- TASK DETAILS -
Set down the line that contains "RjoGlgAb and RjoGlgAc cluster" and every line after it to the end of the entries, exactly as they stand and nothing more.

- EXTRACTED INFORMATION -

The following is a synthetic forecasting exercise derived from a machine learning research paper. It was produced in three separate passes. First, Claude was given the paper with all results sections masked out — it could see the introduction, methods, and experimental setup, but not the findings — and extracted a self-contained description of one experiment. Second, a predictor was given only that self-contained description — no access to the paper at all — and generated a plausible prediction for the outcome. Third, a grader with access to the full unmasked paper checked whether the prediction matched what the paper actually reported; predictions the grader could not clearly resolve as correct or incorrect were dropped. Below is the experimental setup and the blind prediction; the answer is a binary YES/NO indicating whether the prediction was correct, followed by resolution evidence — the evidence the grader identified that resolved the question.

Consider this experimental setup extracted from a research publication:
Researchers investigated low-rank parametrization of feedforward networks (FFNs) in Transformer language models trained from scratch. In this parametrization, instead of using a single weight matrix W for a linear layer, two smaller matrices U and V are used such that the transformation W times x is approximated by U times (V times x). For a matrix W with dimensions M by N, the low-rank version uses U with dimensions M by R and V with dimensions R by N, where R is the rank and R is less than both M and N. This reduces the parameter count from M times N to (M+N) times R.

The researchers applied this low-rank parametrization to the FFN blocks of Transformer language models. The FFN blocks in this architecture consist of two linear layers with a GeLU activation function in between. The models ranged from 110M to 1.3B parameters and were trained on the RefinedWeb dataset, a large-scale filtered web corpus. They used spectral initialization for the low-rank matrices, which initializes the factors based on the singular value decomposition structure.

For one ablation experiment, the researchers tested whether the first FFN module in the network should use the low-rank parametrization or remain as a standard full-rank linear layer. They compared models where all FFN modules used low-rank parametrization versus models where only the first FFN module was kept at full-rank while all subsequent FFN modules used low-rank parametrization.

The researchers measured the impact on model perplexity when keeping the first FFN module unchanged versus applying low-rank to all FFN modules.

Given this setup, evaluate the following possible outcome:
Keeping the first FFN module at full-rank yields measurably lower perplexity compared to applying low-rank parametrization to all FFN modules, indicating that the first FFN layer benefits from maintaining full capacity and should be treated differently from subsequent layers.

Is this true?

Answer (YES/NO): YES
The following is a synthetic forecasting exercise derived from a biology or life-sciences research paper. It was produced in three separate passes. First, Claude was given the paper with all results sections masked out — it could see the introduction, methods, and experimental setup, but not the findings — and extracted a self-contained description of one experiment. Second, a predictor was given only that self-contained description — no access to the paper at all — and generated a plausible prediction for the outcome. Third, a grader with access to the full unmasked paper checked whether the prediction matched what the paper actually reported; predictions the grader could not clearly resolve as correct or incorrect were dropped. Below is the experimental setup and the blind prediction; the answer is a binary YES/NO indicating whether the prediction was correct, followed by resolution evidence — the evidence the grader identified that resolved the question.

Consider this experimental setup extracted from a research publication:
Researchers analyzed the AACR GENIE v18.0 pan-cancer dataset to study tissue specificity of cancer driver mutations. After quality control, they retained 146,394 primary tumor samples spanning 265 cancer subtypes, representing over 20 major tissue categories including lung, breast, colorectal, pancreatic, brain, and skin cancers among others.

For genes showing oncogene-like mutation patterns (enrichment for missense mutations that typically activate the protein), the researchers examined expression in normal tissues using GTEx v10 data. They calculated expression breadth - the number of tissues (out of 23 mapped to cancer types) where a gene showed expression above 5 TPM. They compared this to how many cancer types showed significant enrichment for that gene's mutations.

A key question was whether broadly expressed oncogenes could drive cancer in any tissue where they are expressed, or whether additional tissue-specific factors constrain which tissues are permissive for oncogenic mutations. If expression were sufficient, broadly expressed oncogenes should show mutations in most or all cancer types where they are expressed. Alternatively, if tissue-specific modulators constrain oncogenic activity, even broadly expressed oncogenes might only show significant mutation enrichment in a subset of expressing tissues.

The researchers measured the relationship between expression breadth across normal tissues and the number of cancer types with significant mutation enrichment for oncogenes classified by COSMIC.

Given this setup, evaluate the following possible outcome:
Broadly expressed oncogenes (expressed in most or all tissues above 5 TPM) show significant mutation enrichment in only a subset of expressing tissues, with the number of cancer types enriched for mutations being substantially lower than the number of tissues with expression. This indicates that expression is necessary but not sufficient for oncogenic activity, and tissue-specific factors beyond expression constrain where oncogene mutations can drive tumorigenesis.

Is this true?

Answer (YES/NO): NO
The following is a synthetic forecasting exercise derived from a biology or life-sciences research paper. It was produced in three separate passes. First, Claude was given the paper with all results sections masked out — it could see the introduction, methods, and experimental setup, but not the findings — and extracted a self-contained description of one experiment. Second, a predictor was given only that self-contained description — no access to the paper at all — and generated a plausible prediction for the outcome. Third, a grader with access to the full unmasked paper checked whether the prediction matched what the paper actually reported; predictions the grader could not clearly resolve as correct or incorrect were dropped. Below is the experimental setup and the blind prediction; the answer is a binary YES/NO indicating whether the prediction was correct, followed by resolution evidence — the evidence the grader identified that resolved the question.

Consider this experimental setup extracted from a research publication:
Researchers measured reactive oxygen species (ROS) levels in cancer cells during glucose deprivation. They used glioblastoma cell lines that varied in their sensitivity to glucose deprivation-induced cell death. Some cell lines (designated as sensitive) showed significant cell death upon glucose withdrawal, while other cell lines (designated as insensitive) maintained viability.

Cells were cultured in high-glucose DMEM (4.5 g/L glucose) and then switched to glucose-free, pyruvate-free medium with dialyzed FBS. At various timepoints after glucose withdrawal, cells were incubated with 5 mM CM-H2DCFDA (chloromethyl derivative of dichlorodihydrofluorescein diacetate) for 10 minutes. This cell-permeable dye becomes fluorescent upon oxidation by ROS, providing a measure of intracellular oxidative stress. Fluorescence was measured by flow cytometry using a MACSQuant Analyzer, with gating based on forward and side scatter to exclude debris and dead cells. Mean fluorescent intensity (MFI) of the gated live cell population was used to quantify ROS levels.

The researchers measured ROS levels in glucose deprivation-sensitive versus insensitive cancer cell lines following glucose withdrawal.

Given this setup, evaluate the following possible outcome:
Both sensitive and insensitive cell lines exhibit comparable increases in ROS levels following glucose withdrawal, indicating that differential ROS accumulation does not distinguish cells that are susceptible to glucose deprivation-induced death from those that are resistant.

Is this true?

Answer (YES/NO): NO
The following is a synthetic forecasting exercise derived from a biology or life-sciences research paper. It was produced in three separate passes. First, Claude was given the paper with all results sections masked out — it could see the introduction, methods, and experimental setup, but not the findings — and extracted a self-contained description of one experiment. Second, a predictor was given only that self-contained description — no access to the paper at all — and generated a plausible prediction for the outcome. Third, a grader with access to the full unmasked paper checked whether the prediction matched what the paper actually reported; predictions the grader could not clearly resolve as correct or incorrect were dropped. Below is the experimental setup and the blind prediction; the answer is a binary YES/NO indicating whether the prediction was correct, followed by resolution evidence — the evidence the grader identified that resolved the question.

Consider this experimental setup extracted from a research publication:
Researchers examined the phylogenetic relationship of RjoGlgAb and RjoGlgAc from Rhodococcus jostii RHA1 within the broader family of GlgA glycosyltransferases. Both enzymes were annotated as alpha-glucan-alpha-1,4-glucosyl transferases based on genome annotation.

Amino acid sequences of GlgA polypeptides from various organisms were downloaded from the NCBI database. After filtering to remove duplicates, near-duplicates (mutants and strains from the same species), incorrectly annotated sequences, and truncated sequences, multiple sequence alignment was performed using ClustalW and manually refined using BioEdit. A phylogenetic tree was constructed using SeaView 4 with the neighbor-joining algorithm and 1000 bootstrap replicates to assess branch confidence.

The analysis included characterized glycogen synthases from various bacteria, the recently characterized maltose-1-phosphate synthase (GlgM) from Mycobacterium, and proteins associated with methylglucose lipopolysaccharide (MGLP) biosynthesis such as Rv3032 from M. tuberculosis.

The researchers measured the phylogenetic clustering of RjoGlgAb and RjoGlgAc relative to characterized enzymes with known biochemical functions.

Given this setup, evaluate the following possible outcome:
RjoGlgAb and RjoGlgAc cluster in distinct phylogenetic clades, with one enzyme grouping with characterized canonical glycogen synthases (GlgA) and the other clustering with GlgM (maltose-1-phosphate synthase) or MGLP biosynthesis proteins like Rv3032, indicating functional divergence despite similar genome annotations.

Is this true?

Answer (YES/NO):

- OUTPUT FOR THIS TASK -
RjoGlgAb and RjoGlgAc cluster in distinct phylogenetic clades, with one enzyme grouping with characterized canonical glycogen synthases (GlgA) and the other clustering with GlgM (maltose-1-phosphate synthase) or MGLP biosynthesis proteins like Rv3032, indicating functional divergence despite similar genome annotations.

Is this true?

Answer (YES/NO):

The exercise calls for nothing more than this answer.